Document excerpt:
=======

Last year, Doreen Smith, who was chief executive of Vans at the time, told Third Sector she believed the answer to many of the challenges was collaboration with other organisations. Lucock says this is beginning to bear fruit. "There is quite a lot of partnership working," he says. "Partnership is the name of the game."

‘Little has changed’ in Leeds

The voluntary sector in Leeds has been hit hard by rising demand for local services and dwindling resources over the past decade, writes Liam Kay. One year on from the government’s Civil Society Strategy and the situation is largely the same.

"The council is still having to deal with swingeing cuts and things are still playing out in terms of a loss of services," says Kate Hainsworth (pictured), chief executive of the local grant-maker the Leeds Community Foundation. "Demand is growing and the numbers have to add up. It would be hard to argue things have improved particularly."

Engaging

Hainsworth has a lot of praise for the local council, which has continued its policy of engaging with the local charity sector to mitigate the effects of austerity and to get funding to charities to keep vital community services open.

There are also continuing attempts to tackle the inequality that sees some of the UK’s poorest wards abut some of the richest outside London. The council has spearheaded the city’s inclusive growth programme, working in partnership with civil society and local business, Hainsworth says.

Last year, Hainsworth told Third Sector that there was a lot of churn and stress at Leeds’ smallest charities. A year on, she says it is hard to say whether the situation has improved, but in terms of demand for its schemes and programmes "it is not going down; it is going up".

She says the LCF and others in Leeds have accepted that there will be no additional resources at any point soon and are determined this will have as little impact on the people of Leeds as possible.

"We need to work with what we have got now, and we need to make that work for our youngsters and families," Hainsworth says.

The view from Walsall, West Midlands

Walsall was stuck in a political quagmire for almost a decade, with neither Labour nor the Conservatives able to gain overall control of the local council, writes Andy Hillier. That changed when the Tories won outright at the May elections.

Alex Boys (pictured), chief executive of One Walsall, the local sector representative body, says having one party in charge potentially makes it easier to bring about changes. "The conversations that we’re having with the council are very positive in terms of the plans they want to put in place," he says.

A year on from the Civil Society Strategy, Boys says the local sector hasn’t really felt any difference yet: "We’re still facing the same challenges."

=======

Listed records:
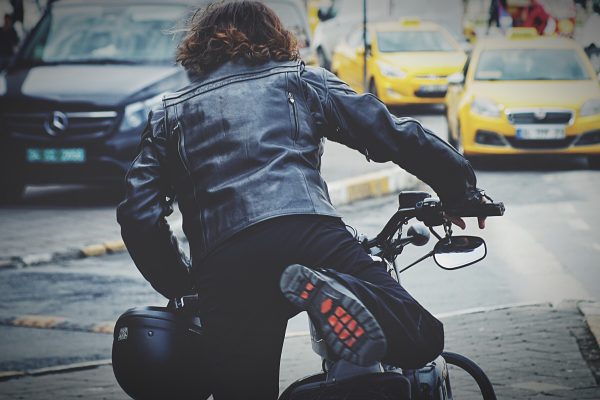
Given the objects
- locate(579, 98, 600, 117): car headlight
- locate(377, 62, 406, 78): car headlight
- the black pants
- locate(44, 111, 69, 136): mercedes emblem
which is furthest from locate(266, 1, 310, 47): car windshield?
the black pants

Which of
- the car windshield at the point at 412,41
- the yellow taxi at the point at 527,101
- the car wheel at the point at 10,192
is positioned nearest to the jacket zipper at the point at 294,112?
the car wheel at the point at 10,192

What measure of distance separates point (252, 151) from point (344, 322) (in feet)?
1.82

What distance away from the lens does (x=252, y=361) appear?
287 cm

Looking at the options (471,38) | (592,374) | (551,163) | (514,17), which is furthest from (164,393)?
(471,38)

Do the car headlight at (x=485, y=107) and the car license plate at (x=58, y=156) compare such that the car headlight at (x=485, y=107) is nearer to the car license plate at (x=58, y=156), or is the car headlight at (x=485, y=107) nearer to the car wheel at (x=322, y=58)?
the car license plate at (x=58, y=156)

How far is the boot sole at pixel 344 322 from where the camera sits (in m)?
2.58

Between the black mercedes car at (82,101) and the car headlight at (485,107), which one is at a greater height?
the black mercedes car at (82,101)

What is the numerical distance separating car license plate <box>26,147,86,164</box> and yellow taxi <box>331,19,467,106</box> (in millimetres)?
9234

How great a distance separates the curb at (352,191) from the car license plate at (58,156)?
A: 5.06ft

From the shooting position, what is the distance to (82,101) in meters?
11.3

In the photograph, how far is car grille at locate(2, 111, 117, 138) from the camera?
1127 centimetres

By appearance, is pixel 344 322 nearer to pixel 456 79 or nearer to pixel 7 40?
pixel 456 79

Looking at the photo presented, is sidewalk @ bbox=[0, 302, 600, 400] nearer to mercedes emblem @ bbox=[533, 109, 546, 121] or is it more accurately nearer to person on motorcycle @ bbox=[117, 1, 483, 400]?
person on motorcycle @ bbox=[117, 1, 483, 400]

=======

List of tasks:
[A] From the voluntary sector article, print the passage that begins at the words "Last year, Hainsworth" and stop after "the May elections.".
[B] Answer these questions from the voluntary sector article:
(i) Which grant-maker does Kate Hainsworth serve as chief executive?
(ii) Which party won outright control of the Walsall council at the May elections?
(iii) How does the article describe One Walsall?
[C] Write the next part of the voluntary sector article, picking up after its final sentence.
The items play no part in this work.

Answers for the tasks:
[A]
Last year, Hainsworth told Third Sector that there was a lot of churn and stress at Leeds’ smallest charities. A year on, she says it is hard to say whether the situation has improved, but in terms of demand for its schemes and programmes "it is not going down; it is going up".

She says the LCF and others in Leeds have accepted that there will be no additional resources at any point soon and are determined this will have as little impact on the people of Leeds as possible.

"We need to work with what we have got now, and we need to make that work for our youngsters and families," Hainsworth says.

The view from Walsall, West Midlands

Walsall was stuck in a political quagmire for almost a decade, with neither Labour nor the Conservatives able to gain overall control of the local council, writes Andy Hillier. That changed when the Tories won outright at the May elections.

[B]
(i) The Leeds Community Foundation.
(ii) The Conservatives (the Tories).
(iii) As the local sector representative body.

[C]
Two medium-sized voluntary sector organisations in the borough have recently shut because of financial difficulties, says Boys, and the children’s hospice in Walsall run by Acorns is nearing closure.

‘Same old, same old’

Last year, Walsall was named as one of five local area integration pilots, receiving £2m from the Ministry of Housing, Communities & Local Government. However, Boys says the money and decision-making have gone directly to the local council.

"Given the commitment in the Civil Society Strategy, I wonder if it wouldn’t have been better to give the local voluntary sector a bigger role," he says, "particularly given that the sector is seen as holding many of the answers to integration challenges. It seems to be same old, same old."

The strategy calls for more emphasis on social value when government agencies create contracts and choose suppliers. Boys says it has been involved in discussions about social value for the Birmingham 2022 Commonwealth Games, but there haven’t yet been any discussions at a borough level. "That’s surprising, given what’s in the strategy," he says.

The commitment to reviving government grant-making was greeted warmly last year. Boys says this is one area that could make a big difference. "In terms of that grass-roots activity, bringing back some form of grants would be helpful," he says.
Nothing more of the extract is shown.